4 FEBRUARY 1928, Page 16

RAILWAYS AND ROADS

[To the Editor of the SPECTATOR.] Snt,—Your leading article is on the right lines so far as it goes, but it does not reach its true destination. I need not discuss the old allegation, which you do not quite endorse, that the railway companies strangled the canals. In fact the canal directors were so strong in both Houses of Parliament that they blackmailed the railways, which had nothing to fear from the canal boat.

The real point now is that road transport is a subsidized industry, and a much more serious burden on the tax-payer or rate-payer than the sugar-beet industry. Road vehicles only compete with the railway because they are allowed to throw most of their running expenses on the rate-payer. Mere hauling is a small part of the cost of railway service. If the railway companies could throw their track expenses on someone else, as the road concerns do, they could cut down their passenger fares and goods charges by one-half.
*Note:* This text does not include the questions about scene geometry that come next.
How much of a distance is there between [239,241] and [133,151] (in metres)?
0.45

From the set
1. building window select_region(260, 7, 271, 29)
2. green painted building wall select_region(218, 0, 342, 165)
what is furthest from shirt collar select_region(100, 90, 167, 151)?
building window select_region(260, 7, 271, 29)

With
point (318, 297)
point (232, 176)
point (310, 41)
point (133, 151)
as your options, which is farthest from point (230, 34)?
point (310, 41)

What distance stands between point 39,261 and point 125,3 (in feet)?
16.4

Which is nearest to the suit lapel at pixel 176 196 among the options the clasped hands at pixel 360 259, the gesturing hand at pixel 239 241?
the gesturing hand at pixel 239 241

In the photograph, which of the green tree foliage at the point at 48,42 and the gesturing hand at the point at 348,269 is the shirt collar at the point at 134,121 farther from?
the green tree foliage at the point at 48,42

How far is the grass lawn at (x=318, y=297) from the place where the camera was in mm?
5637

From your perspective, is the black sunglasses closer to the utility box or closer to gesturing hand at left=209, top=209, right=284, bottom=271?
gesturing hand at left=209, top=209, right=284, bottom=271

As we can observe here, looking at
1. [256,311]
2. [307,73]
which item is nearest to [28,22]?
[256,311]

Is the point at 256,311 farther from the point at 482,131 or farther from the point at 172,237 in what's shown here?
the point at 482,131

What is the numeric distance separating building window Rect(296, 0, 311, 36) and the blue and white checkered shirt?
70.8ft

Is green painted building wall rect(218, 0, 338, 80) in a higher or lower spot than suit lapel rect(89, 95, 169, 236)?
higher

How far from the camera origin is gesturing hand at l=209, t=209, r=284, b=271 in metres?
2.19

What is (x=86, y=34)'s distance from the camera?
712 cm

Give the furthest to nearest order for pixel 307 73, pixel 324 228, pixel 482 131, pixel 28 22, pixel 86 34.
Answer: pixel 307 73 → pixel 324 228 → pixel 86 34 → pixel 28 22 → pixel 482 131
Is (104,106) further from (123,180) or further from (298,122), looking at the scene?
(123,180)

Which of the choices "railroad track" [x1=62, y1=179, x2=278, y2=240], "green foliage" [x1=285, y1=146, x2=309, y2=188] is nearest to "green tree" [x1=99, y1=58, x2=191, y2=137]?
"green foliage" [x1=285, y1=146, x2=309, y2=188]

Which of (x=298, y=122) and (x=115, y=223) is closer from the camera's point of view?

Under the Railways Act of 1921 the companies are bound, in effect, to carry all the traffic offered to them in return for the dividends of 1913, plus a commission of 20 per cent. on whit they earn beyond that level. Indeed, road traffic is carried at the expense of the rate-payer, railway traffic at the expense of the shareholder. Therefore the public interest requires that traffic should go by rail wherever the railway is available.

Mr. Churchill must be hard pressed to balance his Budget. May I suggest that he should obtain another £10 millions or more by increasing the licence duties paid by the heavier motor vehicles ? I believe that every big lorry costs the rate-payer several hundred pounds a year.—I am, Sir, &c., J. E. ALLEN. 1 Mitre Court Buildings, Temple, E.G. 4.